Required task 1:
Report every line in the rows below that contains the string "sidewalk".

Provided text:
--------
Loving Unwed Mothers

I’ve been waiting for this article to get on line, and it’s finally up.  I read this when it was published in paper form, and found it articulate and insightful into the sad way women and motherhood can be treated.  If you’re a woman reading this, I’d like to hear what you have to say.  Of course, men- please comment too!

“For Shame?” 

9 Comments»

  Kelly G. wrote @

That was really interesting – I definitely hear so much judgment and shame from the church about unwed mothers. One of my friends was born when his mother was nineteen; she hadn’t planned the pregnancy, and she gave up a volleyball scholarship and dropped out of school to take care of him, and throughout his life he’s grown up with the idea that it was his fault and she’d have been better off without him, which is so sad – I can’t even imagine. And I know it really affects him. I think his life would have been really different had he constantly been affirmed as a human and a life, not something unplanned that interrupted his mother’s ‘better’ plans. It’s actually really encouraging to see something in such a big publication that focuses on grace and the beauty of life and not on the pregnancy as a huge mess/problem.

  Josiah wrote @

I really enjoyed the article. I think many people married and unmarried take an attitude that children are a burden to their lives and to be avoided at all cost. I couldn’t disagree more in fact I would say that bringing children into this world, providing for them and raising them up to be God fearing adults is one of our primary purposes in this world. I can also say from first hand experience that God uses these “unexpected” events to shape our lives and bring us closer to him. God has provided very generously to me and my family despite our indiscretions. That being said I think that a child desperately needs a stable two parent home and any father who leaves his children is “USELESS”.

  Floyd wrote @

I was frankly troubled by the article. Yes, every child is precious, and every parent is valued before God. Much of the author’s suggestions for practical action to restore the fallen (yes, fallen!) unwed parents and give them hope are healthy and good, worthy of communities of Christ’s disciples. But the element of shame is not without its value. The fact is, the U.S. Department of Health and Human Services has noted that the rate of teen pregnancy is now at its lowest level in almost 70 years. And that is during a time in which the level of illegitimacy, especially among 20somethings, is at an all-time high of over 35%. I think that the public campaign of shaming the lack of intelligence of young people throwing away their futures for sensual pleasure is, while grotesque and cruel, highly effective. Love can motivate many to do what is right and intelligent, but unfortunately fear seems to be the drug of choice to successfully get the attention of hormone-crazed teens. As in much of life, a “carrot and stick” approach is required: the “stick” prior to the mistake, the “carrot of compassion” after. And if that kind of common-sense understanding of the issue of illegitimacy is to be associated with being “red state”, as was done in the article, well that’s another reason for this writer to be very proudly of that persuasion. And yes, Josiah, a child does need a stable two-parent (heterosexual only) home, and a deserting father is USELESS!
--------
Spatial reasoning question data

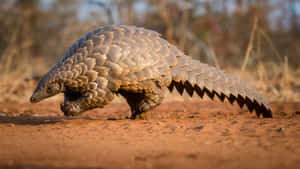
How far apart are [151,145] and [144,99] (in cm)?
144

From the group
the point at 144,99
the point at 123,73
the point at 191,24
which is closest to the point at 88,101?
the point at 123,73

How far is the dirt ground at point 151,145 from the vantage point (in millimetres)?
2127

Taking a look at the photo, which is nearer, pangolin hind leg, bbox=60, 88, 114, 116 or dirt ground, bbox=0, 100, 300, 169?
dirt ground, bbox=0, 100, 300, 169

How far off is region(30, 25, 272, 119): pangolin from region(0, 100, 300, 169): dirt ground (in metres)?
0.40

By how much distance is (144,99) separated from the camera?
4.10 m

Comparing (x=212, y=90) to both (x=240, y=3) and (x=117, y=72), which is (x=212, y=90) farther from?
(x=240, y=3)

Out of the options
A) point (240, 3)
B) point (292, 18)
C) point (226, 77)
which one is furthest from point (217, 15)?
point (226, 77)

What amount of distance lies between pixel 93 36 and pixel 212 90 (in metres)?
1.85

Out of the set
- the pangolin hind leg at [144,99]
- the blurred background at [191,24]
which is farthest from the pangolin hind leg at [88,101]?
the blurred background at [191,24]

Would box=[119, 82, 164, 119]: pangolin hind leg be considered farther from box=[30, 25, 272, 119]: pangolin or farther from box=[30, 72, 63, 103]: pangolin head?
box=[30, 72, 63, 103]: pangolin head

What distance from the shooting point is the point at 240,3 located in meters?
19.7

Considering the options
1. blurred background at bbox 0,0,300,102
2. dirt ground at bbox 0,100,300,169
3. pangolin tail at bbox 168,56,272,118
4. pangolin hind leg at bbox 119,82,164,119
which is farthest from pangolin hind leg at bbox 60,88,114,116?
blurred background at bbox 0,0,300,102

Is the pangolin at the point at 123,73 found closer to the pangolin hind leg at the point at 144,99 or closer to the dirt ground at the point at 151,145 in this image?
the pangolin hind leg at the point at 144,99

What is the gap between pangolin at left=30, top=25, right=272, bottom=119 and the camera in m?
3.68
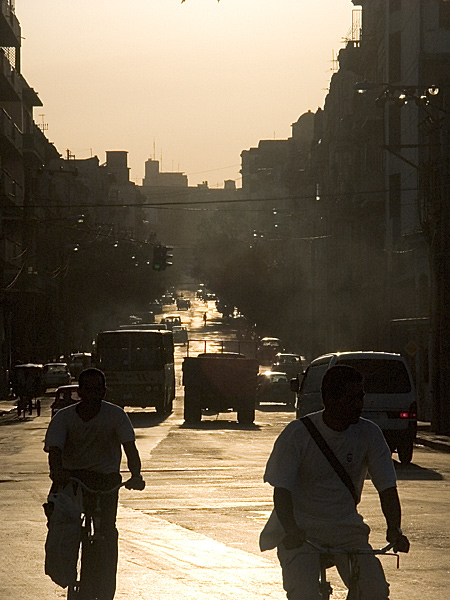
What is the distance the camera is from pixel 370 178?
66312 mm

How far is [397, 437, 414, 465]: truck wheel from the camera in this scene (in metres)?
24.8

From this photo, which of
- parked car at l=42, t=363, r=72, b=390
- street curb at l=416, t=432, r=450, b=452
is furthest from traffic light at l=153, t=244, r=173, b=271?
street curb at l=416, t=432, r=450, b=452

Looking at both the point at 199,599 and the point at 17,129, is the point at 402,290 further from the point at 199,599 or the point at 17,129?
the point at 199,599

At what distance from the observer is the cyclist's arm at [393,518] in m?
6.63

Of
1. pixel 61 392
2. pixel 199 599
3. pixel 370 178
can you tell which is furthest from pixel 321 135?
pixel 199 599

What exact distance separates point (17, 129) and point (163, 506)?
53475 millimetres

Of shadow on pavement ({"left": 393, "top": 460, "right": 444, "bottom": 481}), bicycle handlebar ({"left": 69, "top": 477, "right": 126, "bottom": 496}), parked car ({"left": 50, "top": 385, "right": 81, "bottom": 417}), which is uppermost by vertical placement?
bicycle handlebar ({"left": 69, "top": 477, "right": 126, "bottom": 496})

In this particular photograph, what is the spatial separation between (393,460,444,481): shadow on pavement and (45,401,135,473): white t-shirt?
42.3 feet

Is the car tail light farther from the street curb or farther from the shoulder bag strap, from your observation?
the shoulder bag strap

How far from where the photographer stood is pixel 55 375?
7469 centimetres

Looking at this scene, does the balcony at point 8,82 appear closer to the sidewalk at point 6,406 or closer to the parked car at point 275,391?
the sidewalk at point 6,406

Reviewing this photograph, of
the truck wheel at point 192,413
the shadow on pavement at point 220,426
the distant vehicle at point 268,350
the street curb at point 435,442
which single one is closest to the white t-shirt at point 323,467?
the street curb at point 435,442

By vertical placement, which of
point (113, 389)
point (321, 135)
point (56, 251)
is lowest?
point (113, 389)

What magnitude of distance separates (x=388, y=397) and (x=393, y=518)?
18.2m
--------
Required task 2:
Continue the text on unwed mothers above, beginning after its final sentence.

Final answer 1:
Looking at this scene, does the balcony at point 8,82 appear closer to the sidewalk at point 6,406 or closer to the parked car at point 275,391?
the sidewalk at point 6,406

Final answer 2:
  Kelly G. wrote @

I don’t think it’s fair to credit the policy of shame for lower teen pregnacy rates and to claim that as a victory. Having been a teenager quite recently myself, I would pretty confidently say that the campaign of shame doesn’t make teenagers have less sex, it just encourages them to be more cautious about protection and/or more likely to resort to abortion. That doesn’t at all correlate to purity.

I also don’t think it’s at all fair to refer to unwed parents as “fallen,” because if they were convicted that their act itself was wrong and have sought forgiveness for that, then they are totally redeemed, regardless of whether the woman is pregnant or not, and no more ‘fallen’ than anyone else in the world. I firmly believe that pregnancy shouldn’t be seen as some sort of marker as shame, and it’s definitely not the pregnancy itself that one should ever seek redemption from.

  Floyd wrote @

Kelly, I just don’t agree. There is a responsibility on the part of Christians, while being compassionate, to uphold concrete, objective
truth, and identify and condemn sin for what it is, sin. If you can’t
call people who commit the sin of fornication as ‘fallen’, then you
can’t do it to anyone. I have a serious offense at the postmodern
tendency to refuse to voice disapproval of any behavior other than,
perhaps , the act of disapproving sinful behavior. The Scriptures
actually talk of removing people from Christian fellowship who engage
in flagrant, open sinful activity. But if that were done in most of
our fellowships today, those who would engage in the practice of
removal would encounter the howls of rage and accusations of
judgmentalism, and the individual church would be split.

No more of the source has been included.